- [AIM OF THE EXERCISE] Reproduce the data below, swapping every occurrence of "utility pole" for "lamp post" and leaving everything else unchanged. Omit the pictures from your output.

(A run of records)
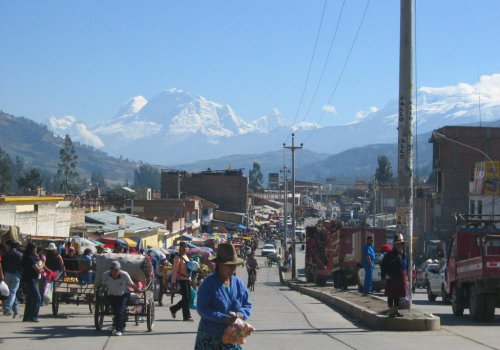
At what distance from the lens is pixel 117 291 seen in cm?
1567

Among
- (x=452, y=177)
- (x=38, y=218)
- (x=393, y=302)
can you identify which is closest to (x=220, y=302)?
(x=393, y=302)

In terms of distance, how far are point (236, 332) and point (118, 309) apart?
7.44 metres

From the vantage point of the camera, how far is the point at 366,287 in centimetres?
2509

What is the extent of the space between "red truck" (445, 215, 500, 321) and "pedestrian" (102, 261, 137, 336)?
757 centimetres

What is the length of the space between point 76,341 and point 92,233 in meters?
36.0

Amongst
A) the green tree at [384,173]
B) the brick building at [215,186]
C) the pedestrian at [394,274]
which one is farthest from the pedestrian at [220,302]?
the green tree at [384,173]

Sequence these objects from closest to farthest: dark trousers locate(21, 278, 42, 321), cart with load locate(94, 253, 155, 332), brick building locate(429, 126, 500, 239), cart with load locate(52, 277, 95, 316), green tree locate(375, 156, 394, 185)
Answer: cart with load locate(94, 253, 155, 332) → dark trousers locate(21, 278, 42, 321) → cart with load locate(52, 277, 95, 316) → brick building locate(429, 126, 500, 239) → green tree locate(375, 156, 394, 185)

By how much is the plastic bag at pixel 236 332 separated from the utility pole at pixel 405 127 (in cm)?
965

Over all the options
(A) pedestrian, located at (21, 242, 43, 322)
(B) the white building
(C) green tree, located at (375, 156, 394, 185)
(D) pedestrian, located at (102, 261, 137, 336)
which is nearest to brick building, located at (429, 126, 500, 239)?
(B) the white building

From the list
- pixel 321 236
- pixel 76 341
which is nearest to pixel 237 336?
pixel 76 341

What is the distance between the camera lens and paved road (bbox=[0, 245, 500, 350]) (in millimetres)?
14397

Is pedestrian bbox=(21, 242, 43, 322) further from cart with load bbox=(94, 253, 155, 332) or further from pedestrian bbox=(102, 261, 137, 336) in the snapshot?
pedestrian bbox=(102, 261, 137, 336)

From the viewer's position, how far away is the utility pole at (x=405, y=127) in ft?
58.2

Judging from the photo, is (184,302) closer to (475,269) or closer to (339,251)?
(475,269)
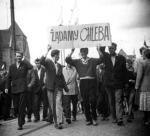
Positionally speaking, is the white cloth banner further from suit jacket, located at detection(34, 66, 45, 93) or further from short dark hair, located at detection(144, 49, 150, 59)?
suit jacket, located at detection(34, 66, 45, 93)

- [RESPONSE TO THIS EXERCISE]
At what distance from the lens is pixel 117 291 seen in cm?
1567

Among
- (x=452, y=177)
- (x=38, y=218)
- (x=393, y=302)
can you identify which is closest to (x=220, y=302)?
(x=393, y=302)

In terms of distance, how far are point (236, 332) and point (118, 309) apart?
7.44 metres

From the vantage point of the camera, how far is the point at 366,287 in centimetres?
2509

What is the extent of the space between "red truck" (445, 215, 500, 321) and "pedestrian" (102, 261, 137, 336)?
757 centimetres

What is the length of the space between point 76,341 and point 92,233 in meters?
36.0

Amongst
A) the green tree at [384,173]
B) the brick building at [215,186]
C) the pedestrian at [394,274]
which one is farthest from the pedestrian at [220,302]?
the green tree at [384,173]

Sequence these objects from closest to farthest: dark trousers locate(21, 278, 42, 321), cart with load locate(94, 253, 155, 332), brick building locate(429, 126, 500, 239), cart with load locate(52, 277, 95, 316), green tree locate(375, 156, 394, 185)
Answer: cart with load locate(94, 253, 155, 332) → dark trousers locate(21, 278, 42, 321) → cart with load locate(52, 277, 95, 316) → brick building locate(429, 126, 500, 239) → green tree locate(375, 156, 394, 185)

By how much is the plastic bag at pixel 236 332 separated from the lamp post at pixel 405 127 (in cm)?
965

Over all the options
(A) pedestrian, located at (21, 242, 43, 322)
(B) the white building
(C) green tree, located at (375, 156, 394, 185)
(D) pedestrian, located at (102, 261, 137, 336)
which is nearest to brick building, located at (429, 126, 500, 239)?
(B) the white building

From the list
- pixel 321 236
- pixel 76 341
which is nearest to pixel 237 336?
pixel 76 341

What is the distance between the camera lens and paved road (bbox=[0, 245, 500, 350]) (in millimetres)?
14397

Is pedestrian bbox=(21, 242, 43, 322) further from cart with load bbox=(94, 253, 155, 332) or further from pedestrian bbox=(102, 261, 137, 336) in the snapshot?
pedestrian bbox=(102, 261, 137, 336)

From the viewer's position, how far away is the lamp post at (x=405, y=127) in ft?
58.2

Judging from the photo, is (184,302) closer to (475,269) or closer to (339,251)?
(475,269)
Positionally speaking, is the white cloth banner further from suit jacket, located at detection(34, 66, 45, 93) or further from short dark hair, located at detection(144, 49, 150, 59)?
suit jacket, located at detection(34, 66, 45, 93)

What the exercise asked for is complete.